Nichts gelernt? / Von Helmut Müller Ei Gude, wie?

Helmut Müller

Der spanische Philosoph George Santayana (1863-1952) hat es auf den Punkt gebracht: „Wer die Geschichte nicht kennt, ist dazu verurteilt, sie zu wiederholen.“ So halten wir es auch in unserem Leben. Normalerweise, denkt man. Nicht so aber vorige Woche am 5. Februar 2020. Der Tag wird als schwarzer Tag für die deutsche Demokratie in die Geschichtsbücher eingehen. Thomas Kemmerich (FDP) wird dabei mit der kürzesten Amtszeit eines Ministerpräsidenten erwähnt werden. Das Foto, als er vom Faschisten Björn Höcke gratuliert bekam, wird den schwarzen Tag dokumentieren. Kemmerich war mit dem Slogan „Endlich eine Glatze, die in Geschichte aufgepasst hat“ im Wahlkampf unterwegs.
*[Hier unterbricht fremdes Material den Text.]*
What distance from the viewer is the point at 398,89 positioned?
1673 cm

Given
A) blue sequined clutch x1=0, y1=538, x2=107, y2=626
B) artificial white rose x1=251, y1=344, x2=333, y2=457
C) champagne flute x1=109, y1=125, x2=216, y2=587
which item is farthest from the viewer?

Welcher Hohn, hätte er wirklich in Geschichte aufgepasst, dann hätte er eine Wahl mit Stimmen aus der AfD nicht akzeptieren dürfen. Und das ist der historische Hintergrund: Am 8. Dezember 1929 wurde der fünfte Thüringer Landtag gewählt. Bei der Wahl der Landesregierung spielten die sechs Landtagsabgeordneten der NSDAP das Zünglein an der Waage. Sie verschafften der rechtskonservativen Koalition die Mehrheit von 28 Sitzen gegenüber 25 der linken und liberalen Parteien. So kam am 23. Januar 1930 die erste Regierungsbeteiligung der Nazis im Deutschen Reich zustande. Unter Erwin Baum vom Landbund als „Leitendem Staatsminister“ amtierten Wilhelm Frick als Innen- und Volksbildungsminister sowie ein weiterer NS-Staatsrat ohne Ressort. Adolf Hitler hat am 02. Februar 1930 zu den damaligen Mehrheitsverhältnissen erklärt: „Den größten Erfolg erzielten wir in Thüringen. Dort sind wir heute wirklich die ausschlaggebende Partei. Die Parteien in Thüringen, die bisher die Regierung bildeten, vermögen ohne unsere Mitwirkung keine Majorität aufzubringen.“

Damit wurden die Nazis erstmals hoffähig gemacht. Was danach kam, müsste uns allen bekannt und klar sein. Gleichwohl hat in meiner Schulzeit im Geschichtsunterricht die deutsche Geschichte 1932 geendet. Weiter ging es im Jahr 1948 mit Konrad Adenauer. Die zwölf Jahre des „1000-jährigen Reiches“ und die drei Jahre Besatzung wurden ausgeblendet. Die DDR hieß noch Sowjetisch besetzte Zone (SBZ) und Pommern stand zurzeit unter polnischer Verwaltung. Erst unter Kanzler Brandts „Ostpolitik“ ab 1969 wurde das Miteinander in den „Ostverträgen“ geregelt und bestehende Grenzen anerkannt. Ich habe mir diese geschichtsträchtige Zeit von 1930 bis 1948 selbst erlesen und in der Abendrealschule in Frankfurt auch schulisch bearbeitet.

In Berlin haben die Geschehnisse ein Erdbeben in Gang gesetzt und es ist heute noch nicht absehbar, welche Folgen dieser Tabubruch haben wird. Sicher ist, dass CDU und FDP ihr Verhalten gegenüber von Faschisten klären müssen. Dabei müssen sie den Spagat schaffen, Wähler in der Mitte zu halten und rechtskonservative von der AfD zurückzuholen. Was aber auch nicht geht, ist die Bedrohung von Kemmerich, seiner Familie oder anderen FDPlern, egal wo in Deutschland. Gewalt darf keinen Platz in unserer Demokratie haben. Ei Gude, wie!